Available records:
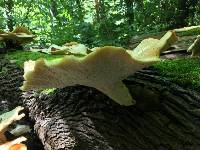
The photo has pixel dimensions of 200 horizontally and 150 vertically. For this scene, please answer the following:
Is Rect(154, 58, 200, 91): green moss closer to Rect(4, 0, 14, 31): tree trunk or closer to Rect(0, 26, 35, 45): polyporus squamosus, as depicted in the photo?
Rect(0, 26, 35, 45): polyporus squamosus

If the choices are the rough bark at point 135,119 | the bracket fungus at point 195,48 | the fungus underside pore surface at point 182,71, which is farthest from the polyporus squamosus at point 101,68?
the bracket fungus at point 195,48

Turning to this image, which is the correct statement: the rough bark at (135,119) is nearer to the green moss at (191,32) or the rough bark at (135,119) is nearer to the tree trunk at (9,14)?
the green moss at (191,32)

Exercise instructions:
Return each line of the records that contains the word "photo", reproducing every such line in full.

Task solution:
The photo has pixel dimensions of 200 horizontally and 150 vertically. For this scene, please answer the following:
Is Rect(154, 58, 200, 91): green moss closer to Rect(4, 0, 14, 31): tree trunk or closer to Rect(0, 26, 35, 45): polyporus squamosus, as depicted in the photo?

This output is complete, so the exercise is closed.